Requirement 1 = In the records, rewrite the lines from the one containing "boats in the image above?" through the one containing "[365,54,882,245]", changing every "lifesavers" to "life buoys" and leaving the rest unchanged. Return only those lines.

Selected text =
-- Start --

EP-4742216-A2 - COLLISION PREDICTION AND AVOIDANCE FOR VEHICLES

Abstract

A vehicle computing system may implement techniques to control a vehicle to avoid collisions between the vehicle and agents (e.g., dynamic objects) in an environment. The techniques may include generating a representation of a path of the vehicle through an environment as a polygon. The vehicle computing system may compare the two-dimensional path with a trajectory of an agent determined using sensor data to determine a collision zone between the vehicle and the agent. The vehicle computing system may determine a risk of collision based on predicted velocities and probable accelerations of the vehicle and the agent approaching and traveling through the collision zone. Based at least in part on the risk of collision, the vehicle computing system may cause the vehicle to perform an action.

Inventors

• PACKER, JEFFERSON BRADFIELD
• SILVA, WILLIAM ANTHONY
• HUANG, Zhenqi

Assignees

• Zoox, Inc.

Dates

Publication Date

20260513

Application Date

20190918

Claims (15)

1. A method comprising: determining a first probability density function associated with a vehicle in an environment; determining a second probability density function associated with an object in the environment; determining a likelihood of collision in a potential collision zone between the vehicle and the object based at least in part on an overlap between the first probability density function and the potential collision zone and the second probability density function and the potential collision zone; determining an action for the vehicle to perform; and causing the vehicle to perform the action.
2. The method of claim 1, further comprising determining that the likelihood of collision is above a threshold value; and wherein the action comprises modifying a vehicle trajectory based at least in part on the likelihood of collision being above the threshold value.
3. The method of any one of the preceding claims, wherein the potential collision zone is based at least in part on a first parameter of the vehicle and a second parameter of the object, and the likelihood of collision is based at least in part on a size of the potential collision zone.
4. The method of any one of the preceding claims, wherein the overlap is further associated with: position cones associated with the vehicle and the object.
5. The method of any one of the preceding claims, wherein the action for the vehicle to perform is based at least in part on the likelihood of collision.
6. The method of any one of the preceding claims, wherein the action comprises at least one of: maintaining a first trajectory associated with the vehicle; modifying a speed associated with the first trajectory; or modifying a direction of travel associated with the first trajectory.
7. The method of any one of the preceding claims, wherein determining the potential collision zone comprises: determining a vehicle polygon based at least in part on a first trajectory associated with the vehicle, wherein the vehicle polygon is representative of a planned path of the vehicle; and determining an object polygon based at least in part on a second trajectory associated with the object, wherein the object polygon is representative of a predicted path of the object in the environment, wherein the potential collision zone comprises an intersection of the vehicle polygon and the object polygon.

-- End --

Material for this exercise =
-- Start --

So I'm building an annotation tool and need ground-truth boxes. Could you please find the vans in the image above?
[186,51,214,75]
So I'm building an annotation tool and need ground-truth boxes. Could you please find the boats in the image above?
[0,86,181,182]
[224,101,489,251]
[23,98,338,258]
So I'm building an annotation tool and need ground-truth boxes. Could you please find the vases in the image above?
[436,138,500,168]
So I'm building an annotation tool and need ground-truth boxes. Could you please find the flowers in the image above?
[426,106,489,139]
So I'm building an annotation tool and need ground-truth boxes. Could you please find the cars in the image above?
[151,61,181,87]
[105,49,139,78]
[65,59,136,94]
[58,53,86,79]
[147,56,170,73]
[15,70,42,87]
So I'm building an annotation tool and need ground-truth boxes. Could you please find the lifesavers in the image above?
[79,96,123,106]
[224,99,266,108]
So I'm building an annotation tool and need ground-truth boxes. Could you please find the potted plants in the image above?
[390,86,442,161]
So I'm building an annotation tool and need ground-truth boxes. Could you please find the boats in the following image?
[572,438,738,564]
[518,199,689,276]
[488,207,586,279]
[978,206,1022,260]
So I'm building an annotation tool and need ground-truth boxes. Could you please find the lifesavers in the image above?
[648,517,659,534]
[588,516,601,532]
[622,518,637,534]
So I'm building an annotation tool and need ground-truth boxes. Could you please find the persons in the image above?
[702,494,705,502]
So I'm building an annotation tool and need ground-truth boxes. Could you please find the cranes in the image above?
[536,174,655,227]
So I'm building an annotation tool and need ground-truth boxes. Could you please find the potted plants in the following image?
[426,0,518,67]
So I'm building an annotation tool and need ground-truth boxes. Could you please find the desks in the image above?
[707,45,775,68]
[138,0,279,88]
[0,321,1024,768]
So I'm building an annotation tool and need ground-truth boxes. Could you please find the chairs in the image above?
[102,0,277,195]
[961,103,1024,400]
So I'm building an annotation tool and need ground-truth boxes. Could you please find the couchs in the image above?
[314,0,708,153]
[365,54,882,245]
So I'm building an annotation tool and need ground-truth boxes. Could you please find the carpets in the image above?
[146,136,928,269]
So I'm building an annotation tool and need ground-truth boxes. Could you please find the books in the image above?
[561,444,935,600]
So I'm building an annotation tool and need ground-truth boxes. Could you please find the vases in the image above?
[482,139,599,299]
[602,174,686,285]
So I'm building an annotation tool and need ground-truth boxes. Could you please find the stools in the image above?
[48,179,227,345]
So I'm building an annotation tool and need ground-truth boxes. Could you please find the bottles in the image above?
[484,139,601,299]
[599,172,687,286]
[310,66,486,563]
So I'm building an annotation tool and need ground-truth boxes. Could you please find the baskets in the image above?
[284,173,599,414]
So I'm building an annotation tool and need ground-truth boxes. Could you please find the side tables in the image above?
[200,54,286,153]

-- End --

Requirement 2 = According to the abstract of the collision-avoidance patent, what is the vehicle's path through the environment represented as?

Correct result 1 =
So I'm building an annotation tool and need ground-truth boxes. Could you please find the boats in the image above?
[0,86,181,182]
[224,101,489,251]
[23,98,338,258]
So I'm building an annotation tool and need ground-truth boxes. Could you please find the vases in the image above?
[436,138,500,168]
So I'm building an annotation tool and need ground-truth boxes. Could you please find the flowers in the image above?
[426,106,489,139]
So I'm building an annotation tool and need ground-truth boxes. Could you please find the cars in the image above?
[151,61,181,87]
[105,49,139,78]
[65,59,136,94]
[58,53,86,79]
[147,56,170,73]
[15,70,42,87]
So I'm building an annotation tool and need ground-truth boxes. Could you please find the life buoys in the image above?
[79,96,123,106]
[224,99,266,108]
So I'm building an annotation tool and need ground-truth boxes. Could you please find the potted plants in the image above?
[390,86,442,161]
So I'm building an annotation tool and need ground-truth boxes. Could you please find the boats in the following image?
[572,438,738,564]
[518,199,689,276]
[488,207,586,279]
[978,206,1022,260]
So I'm building an annotation tool and need ground-truth boxes. Could you please find the life buoys in the image above?
[648,517,659,534]
[588,516,601,532]
[622,518,637,534]
So I'm building an annotation tool and need ground-truth boxes. Could you please find the persons in the image above?
[702,494,705,502]
So I'm building an annotation tool and need ground-truth boxes. Could you please find the cranes in the image above?
[536,174,655,227]
So I'm building an annotation tool and need ground-truth boxes. Could you please find the potted plants in the following image?
[426,0,518,67]
So I'm building an annotation tool and need ground-truth boxes. Could you please find the desks in the image above?
[707,45,775,68]
[138,0,279,88]
[0,321,1024,768]
So I'm building an annotation tool and need ground-truth boxes. Could you please find the chairs in the image above?
[102,0,277,195]
[961,103,1024,400]
So I'm building an annotation tool and need ground-truth boxes. Could you please find the couchs in the image above?
[314,0,708,153]
[365,54,882,245]

Correct result 2 = A polygon.